3.2. L’anthropisation des lits majeurs

Les indices ou preuves de l’anthropisation des lits majeurs à Bangui ont été obtenus grâce à la photographie aérienne. En effet, les lits majeurs de la future zone urbaine de Bangui ont commencé à être sérieusement affectés dans les années 1950, lorsque la population a augmenté rapidement du fait de l’exode rural.

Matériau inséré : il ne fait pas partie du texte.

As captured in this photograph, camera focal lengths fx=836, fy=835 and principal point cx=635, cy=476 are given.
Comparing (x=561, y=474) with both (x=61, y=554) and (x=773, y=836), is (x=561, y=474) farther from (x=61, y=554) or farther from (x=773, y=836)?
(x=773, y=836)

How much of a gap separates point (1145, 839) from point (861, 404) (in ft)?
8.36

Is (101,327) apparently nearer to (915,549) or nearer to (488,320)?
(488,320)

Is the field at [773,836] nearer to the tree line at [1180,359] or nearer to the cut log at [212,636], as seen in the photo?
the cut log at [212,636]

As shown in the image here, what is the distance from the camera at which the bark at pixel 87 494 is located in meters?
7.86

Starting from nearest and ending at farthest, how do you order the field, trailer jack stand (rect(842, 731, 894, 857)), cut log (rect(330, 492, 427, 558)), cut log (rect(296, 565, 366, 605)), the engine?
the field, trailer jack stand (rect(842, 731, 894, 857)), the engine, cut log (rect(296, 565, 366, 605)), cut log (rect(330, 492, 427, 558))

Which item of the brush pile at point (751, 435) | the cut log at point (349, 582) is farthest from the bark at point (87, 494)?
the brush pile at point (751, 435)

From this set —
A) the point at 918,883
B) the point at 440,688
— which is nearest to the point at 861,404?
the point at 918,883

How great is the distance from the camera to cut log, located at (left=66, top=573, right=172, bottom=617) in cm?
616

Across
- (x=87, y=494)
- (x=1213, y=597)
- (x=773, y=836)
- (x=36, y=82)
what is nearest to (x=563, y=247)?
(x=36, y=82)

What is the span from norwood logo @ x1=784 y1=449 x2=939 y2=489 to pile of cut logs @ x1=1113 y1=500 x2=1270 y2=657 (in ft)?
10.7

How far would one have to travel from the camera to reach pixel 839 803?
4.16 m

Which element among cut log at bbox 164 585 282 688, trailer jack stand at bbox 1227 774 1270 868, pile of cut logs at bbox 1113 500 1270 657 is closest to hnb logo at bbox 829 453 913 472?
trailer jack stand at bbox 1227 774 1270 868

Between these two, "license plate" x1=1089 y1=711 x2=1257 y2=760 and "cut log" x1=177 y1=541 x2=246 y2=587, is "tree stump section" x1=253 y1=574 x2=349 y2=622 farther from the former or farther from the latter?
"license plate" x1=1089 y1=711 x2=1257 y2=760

Figure 82 Evolution diachronique de la Ngoubara sous le poids de l’anthropisation
Figure 82 Evolution diachronique de la Ngoubara sous le poids de l’anthropisation

Ainsi, cette unité morphologique fluviale reçoit des briqueteries, des cultures maraîchères, des bassins piscicoles lorsque l’hydromorphie et l’affleurement ou le subaffleurement de la nappe phréatique superficielle le permettent, et aussi des équipements (routes, ouvrages d’art…). Ces activités persistent encore aujourd’hui malgré le confinement ou la réduction des lits majeurs, notamment sur des lambeaux qui se retrouvent encore dans les vallées de la Ngoubagara, de la Ngongonon, de la Nguitto ou de la Kokoro. A propos de la Nguitto, son lit majeur est encore faiblement humanisé, notamment entre la route des Ndris et le quartier Kassaï I. Quant à la Kokoro, les travaux de curage de son chenal entrepris en 1994-1995 ont abouti à la construction d’une voie riveraine, mais le nouveau chenal n’est pas revêtu. Ceci n’a fonctionné que quelques années, en désenclavant les quartiers environnants (la route). Malheureusement, les précipitations exceptionnelles de 1999, qui ont gonflé le niveau de la nappe phréatique superficielle, ont rendu à nouveau fonctionnel le flat marécageux et de ce fait, la route construite en plein marais n’a plus existé. Néanmoins, la reconstruction de cette voie est en cours depuis deux ans.

L’anthropisation s’amorce certes par les processus précités, mais elle prend un autre visage quand les habitations s’installent. En résultent des actions telles que la construction des drains autour des parcelles, des levées de terre ou parfois des clôtures. Des murailles bétonnées scellent l’anthropisation des vallées fluviales, et protègent contre les crues épisodiques provenant des eaux de ruissellement (Planche VIII, Photo A). Les habitations localisées dans le lit d’inondation freinent l’écoulement et bloquent la dissipation de l’énergie des crues urbaines, que la capacité des chenaux ne suffit pas à écouler sans contrainte. Alors que les dimensions de ces lits semblent correspondre à un fonctionnement de type « naturel », couvert, dans le cas de Bangui, la nudité et la compaction du sol accroissent le ruissellement. L’habitat constitue donc l’élément clé à l’origine de la colonisation systématique des lits majeurs ; il s’installe même aux abords des chenaux, ce qui leur supprime leurs marges de liberté. En cela, les cours d’eau s’adaptent à un (autre) comportement qui est dicté par la présence humaine.